Ad description

A website, on 13 April 2011, advertised car hire offers. Text stated "FREE additional driver offers worldwide Barbados Dubai New Zealand Thailand europe France Germany Turkey Spain Alicante Barcelona Madrid Malaga".

Issue

A complainant challenged whether the offer was genuine, because she was told that a charge applied for a second driver when hiring a car in Spain.

Response

Holiday Autos stated that they worked with a number of suppliers in each country in which they offered car hire. They said they had several suppliers in Spain but their main supplier was Centauro, who normally offered a free additional driver on all car types. They said in April Centauro had not offered a free additional driver, but another supplier, Atesa, had.

Holiday Autos said that when searching, the complainant would have been given a range of hire options, with 16 of around 70 car hire options offering a free additional driver. They said they believed the customer had selected a car which did not offer a free additional driver, and that extra charge would have been shown in the additional driver section of the booking page.

Holiday Autos said the ad contained a click through to the full offer details, which stated that the additional driver offer was only available on selected cars in selected locations.

Assessment

Upheld

The ASA noted the main text in the ad stated “free additional driver offers available in some of our most popular locations”, and listed 11 locations. We considered that implied those locations were the popular locations where the free additional driver offer applied, and implied that when customers booked a car in those locations they would be able to add an additional driver for free.

We noted that only around 16 of 70 cars available for Alicante in April offered a free additional driver, and that the only way a customer could find out which cars the offer applied to was to click through to each car’s individual booking page.
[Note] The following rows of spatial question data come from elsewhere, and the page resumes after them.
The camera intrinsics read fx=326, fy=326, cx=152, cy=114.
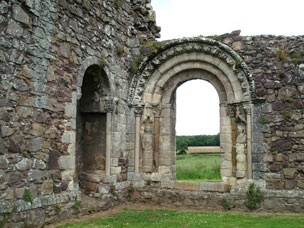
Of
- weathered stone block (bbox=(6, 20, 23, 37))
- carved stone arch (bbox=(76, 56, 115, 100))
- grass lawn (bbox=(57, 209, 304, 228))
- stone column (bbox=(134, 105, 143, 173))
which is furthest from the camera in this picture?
stone column (bbox=(134, 105, 143, 173))

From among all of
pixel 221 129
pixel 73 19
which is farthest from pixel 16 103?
pixel 221 129

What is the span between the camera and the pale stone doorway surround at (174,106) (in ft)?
28.0

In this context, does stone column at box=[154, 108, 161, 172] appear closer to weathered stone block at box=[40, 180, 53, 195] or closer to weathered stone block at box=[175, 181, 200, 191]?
weathered stone block at box=[175, 181, 200, 191]

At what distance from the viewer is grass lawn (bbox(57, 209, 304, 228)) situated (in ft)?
21.0

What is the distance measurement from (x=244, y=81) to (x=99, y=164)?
14.6ft

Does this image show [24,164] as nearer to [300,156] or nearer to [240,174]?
[240,174]

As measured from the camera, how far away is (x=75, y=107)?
7242 millimetres

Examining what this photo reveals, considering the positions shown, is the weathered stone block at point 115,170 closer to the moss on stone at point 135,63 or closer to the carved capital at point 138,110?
the carved capital at point 138,110

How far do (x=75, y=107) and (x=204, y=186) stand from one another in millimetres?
4046

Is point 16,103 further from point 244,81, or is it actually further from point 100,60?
point 244,81

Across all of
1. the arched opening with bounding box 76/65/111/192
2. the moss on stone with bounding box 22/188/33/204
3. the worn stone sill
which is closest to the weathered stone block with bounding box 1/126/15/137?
the moss on stone with bounding box 22/188/33/204

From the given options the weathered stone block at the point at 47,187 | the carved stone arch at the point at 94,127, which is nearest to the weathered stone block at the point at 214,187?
the carved stone arch at the point at 94,127

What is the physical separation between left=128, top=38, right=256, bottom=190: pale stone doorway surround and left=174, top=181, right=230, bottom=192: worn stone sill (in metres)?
0.03

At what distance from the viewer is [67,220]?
22.2ft
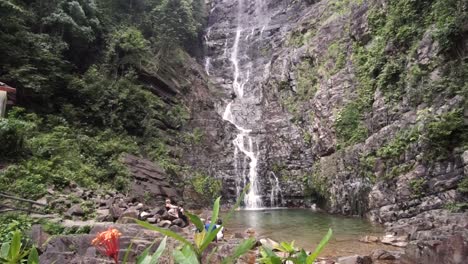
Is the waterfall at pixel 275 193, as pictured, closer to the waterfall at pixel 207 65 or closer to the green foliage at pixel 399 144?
the green foliage at pixel 399 144

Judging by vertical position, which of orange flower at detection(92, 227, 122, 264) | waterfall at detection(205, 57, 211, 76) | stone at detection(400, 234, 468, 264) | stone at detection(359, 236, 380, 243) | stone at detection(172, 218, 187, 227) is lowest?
stone at detection(359, 236, 380, 243)

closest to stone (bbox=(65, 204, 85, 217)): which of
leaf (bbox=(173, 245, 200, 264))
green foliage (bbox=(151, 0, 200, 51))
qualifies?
leaf (bbox=(173, 245, 200, 264))

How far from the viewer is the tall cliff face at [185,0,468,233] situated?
28.5 feet

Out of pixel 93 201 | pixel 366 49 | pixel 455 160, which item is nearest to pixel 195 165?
pixel 93 201

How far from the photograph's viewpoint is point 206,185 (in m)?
15.9

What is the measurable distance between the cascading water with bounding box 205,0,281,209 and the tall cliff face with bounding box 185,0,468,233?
91mm

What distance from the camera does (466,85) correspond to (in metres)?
8.06

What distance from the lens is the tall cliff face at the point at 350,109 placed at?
8.69m

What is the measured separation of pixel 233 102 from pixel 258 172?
6.62 m

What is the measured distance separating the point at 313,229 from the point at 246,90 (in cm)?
1435

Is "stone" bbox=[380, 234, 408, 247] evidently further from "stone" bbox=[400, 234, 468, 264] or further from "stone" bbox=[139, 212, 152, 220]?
"stone" bbox=[139, 212, 152, 220]

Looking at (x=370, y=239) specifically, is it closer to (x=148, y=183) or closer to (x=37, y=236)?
(x=37, y=236)

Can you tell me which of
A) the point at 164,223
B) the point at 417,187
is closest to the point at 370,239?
the point at 417,187

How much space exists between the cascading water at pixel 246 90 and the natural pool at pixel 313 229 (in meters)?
3.88
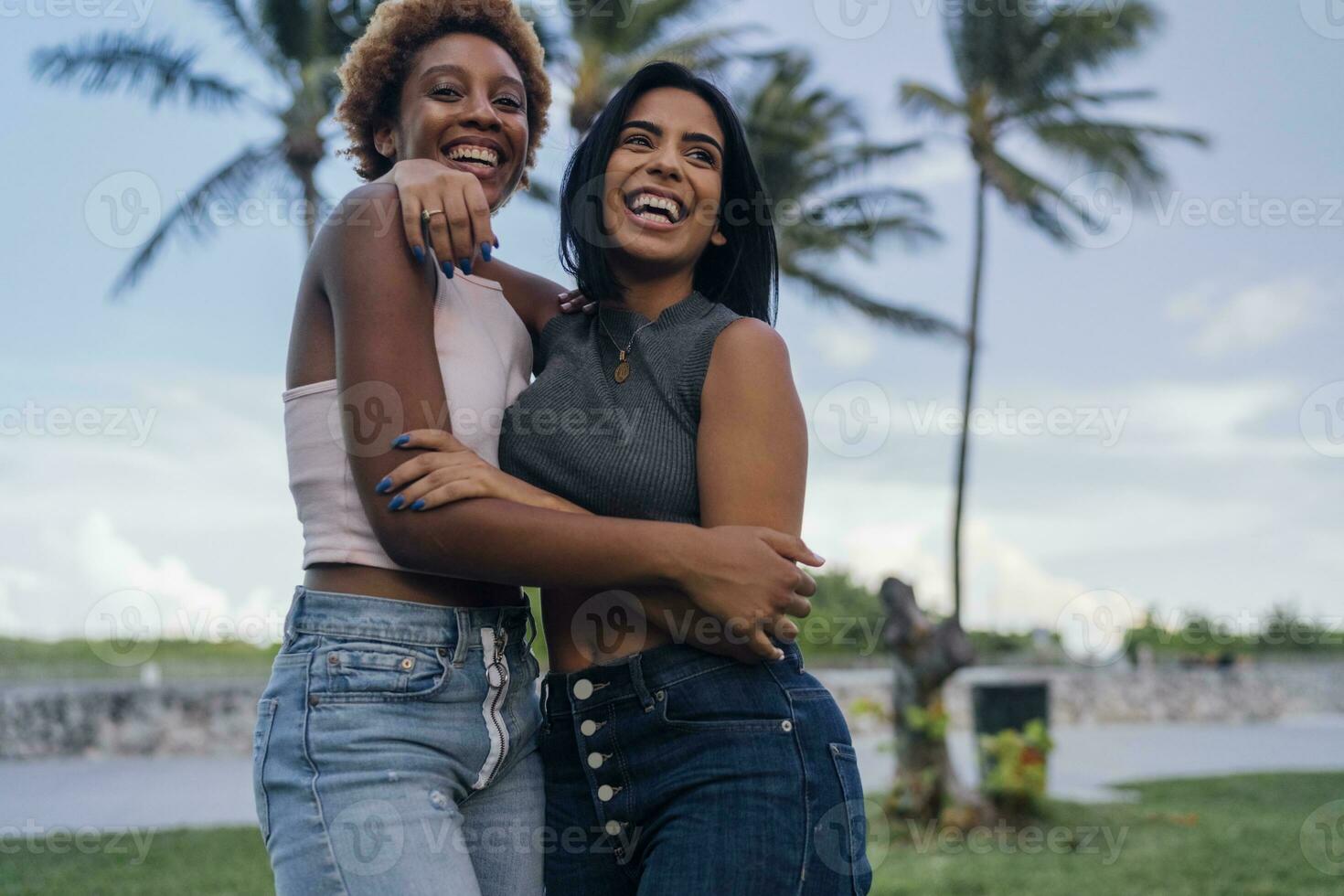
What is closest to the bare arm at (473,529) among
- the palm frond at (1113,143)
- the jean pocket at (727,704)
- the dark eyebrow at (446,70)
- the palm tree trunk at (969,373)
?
the jean pocket at (727,704)

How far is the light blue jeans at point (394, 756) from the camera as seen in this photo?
1.75 metres

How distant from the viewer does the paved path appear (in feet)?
32.5

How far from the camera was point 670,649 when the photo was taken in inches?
76.1

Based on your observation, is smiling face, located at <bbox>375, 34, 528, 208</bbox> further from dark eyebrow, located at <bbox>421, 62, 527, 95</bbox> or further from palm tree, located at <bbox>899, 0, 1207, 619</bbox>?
palm tree, located at <bbox>899, 0, 1207, 619</bbox>

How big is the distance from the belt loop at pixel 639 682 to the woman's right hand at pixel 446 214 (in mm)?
678

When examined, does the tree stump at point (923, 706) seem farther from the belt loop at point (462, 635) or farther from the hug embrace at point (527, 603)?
the belt loop at point (462, 635)

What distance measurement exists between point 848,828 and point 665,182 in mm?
1143

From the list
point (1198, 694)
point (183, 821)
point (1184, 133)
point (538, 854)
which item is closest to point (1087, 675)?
point (1198, 694)

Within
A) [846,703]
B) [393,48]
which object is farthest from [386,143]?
[846,703]

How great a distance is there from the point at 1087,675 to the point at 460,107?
20.4 m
Because the main text of the ad was not clear that the free additional driver offer only applied to some cars in some locations only, and because the offer was restricted to a small number of the available cars for hire, we considered the ad should have made the restricted nature of the offer clearer. We therefore concluded the ad was misleading.

The ad breached CAP Code (Edition 12) rules  3.1 3.1 Marketing communications must not materially mislead or be likely to do so.  (Misleading advertising) and  3.7 3.7 Before distributing or submitting a marketing communication for publication, marketers must hold documentary evidence to prove claims that consumers are likely to regard as objective and that are capable of objective substantiation. The ASA may regard claims as misleading in the absence of adequate substantiation.  (Substantiation).

Action

The ad must not appear in its current form again.